On Fri, Feb 7, 2020 at 4:15 AM Wei Yang <richard.weiyang@xxxxxxxxx> wrote:
>
> On Thu, Feb 06, 2020 at 07:21:49PM -0800, Dan Williams wrote:
> >On Thu, Feb 6, 2020 at 7:10 PM Baoquan He <bhe@xxxxxxxxxx> wrote:
> >>
> >> Hi Dan,
> >>
> >> On 02/06/20 at 06:19pm, Dan Williams wrote:
> >> > On Thu, Feb 6, 2020 at 3:17 PM Wei Yang <richardw.yang@xxxxxxxxxxxxxxx> wrote:
> >> > > diff --git a/mm/sparse.c b/mm/sparse.c
> >> > > index b5da121bdd6e..56816f653588 100644
> >> > > --- a/mm/sparse.c
> >> > > +++ b/mm/sparse.c
> >> > > @@ -888,7 +888,7 @@ int __meminit sparse_add_section(int nid, unsigned long start_pfn,
> >> > > /* Align memmap to section boundary in the subsection case */
> >> > > if (IS_ENABLED(CONFIG_SPARSEMEM_VMEMMAP) &&
> >> > > section_nr_to_pfn(section_nr) != start_pfn)

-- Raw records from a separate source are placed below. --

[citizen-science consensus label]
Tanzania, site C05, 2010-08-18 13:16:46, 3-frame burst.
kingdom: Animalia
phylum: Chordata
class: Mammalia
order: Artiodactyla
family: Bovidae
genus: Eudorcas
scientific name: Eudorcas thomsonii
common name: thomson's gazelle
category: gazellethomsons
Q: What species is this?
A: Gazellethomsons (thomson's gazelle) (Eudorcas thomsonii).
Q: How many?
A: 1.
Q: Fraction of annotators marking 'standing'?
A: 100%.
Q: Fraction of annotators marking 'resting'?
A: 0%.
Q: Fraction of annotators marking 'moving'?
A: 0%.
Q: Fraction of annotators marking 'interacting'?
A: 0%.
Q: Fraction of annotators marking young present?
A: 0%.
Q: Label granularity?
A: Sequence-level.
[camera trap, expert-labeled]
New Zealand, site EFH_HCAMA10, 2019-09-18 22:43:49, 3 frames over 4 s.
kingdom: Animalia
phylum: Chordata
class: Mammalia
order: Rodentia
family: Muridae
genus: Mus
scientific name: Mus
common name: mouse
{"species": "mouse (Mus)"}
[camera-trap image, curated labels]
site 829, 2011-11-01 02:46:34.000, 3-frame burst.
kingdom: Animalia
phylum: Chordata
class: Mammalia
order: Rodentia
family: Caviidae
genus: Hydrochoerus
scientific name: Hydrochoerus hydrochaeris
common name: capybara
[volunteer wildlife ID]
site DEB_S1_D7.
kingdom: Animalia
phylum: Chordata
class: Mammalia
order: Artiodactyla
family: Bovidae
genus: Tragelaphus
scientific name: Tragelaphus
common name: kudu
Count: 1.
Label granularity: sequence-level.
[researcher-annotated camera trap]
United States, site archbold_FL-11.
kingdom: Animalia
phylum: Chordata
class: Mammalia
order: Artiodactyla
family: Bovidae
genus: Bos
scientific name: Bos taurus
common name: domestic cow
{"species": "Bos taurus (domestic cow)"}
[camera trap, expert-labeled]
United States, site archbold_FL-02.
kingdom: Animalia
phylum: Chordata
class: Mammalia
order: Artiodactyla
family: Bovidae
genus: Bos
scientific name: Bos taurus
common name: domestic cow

> >> > > - memmap = pfn_to_kaddr(section_nr_to_pfn(section_nr));
> >> > > + memmap = pfn_to_page(section_nr_to_pfn(section_nr));
> >> >
> >> > Yes, this looks obviously correct. This might be tripping up
> >> > makedumpfile. Do you see any practical effects of this bug? The kernel
> >> > mostly avoids ->section_mem_map in the vmemmap case and in the
> >> > !vmemmap case section_nr_to_pfn(section_nr) should always equal
> >> > start_pfn.
> >>
> >> The practical effects is that the memmap for the first unaligned section will be lost
> >> when destroy namespace to hot remove it. Because we encode the ->section_mem_map
> >> into mem_section, and get memmap from the related mem_section to free it in
> >> section_deactivate(). In fact in vmemmap, we don't need to encode the ->section_mem_map
> >> with memmap.
> >
> >Right, but can you actually trigger that in the SPARSEMEM_VMEMMAP=n case?
> >
> >> By the way, sub-section support is only valid in vmemmap case, right?
> >
> >Yes.
>
> Just one question from curiosity. Why we don't want sub-section for !vmemmap
> case? Because it will wast memory for memmap?

The effort and maintenance burden outweighs the benefit.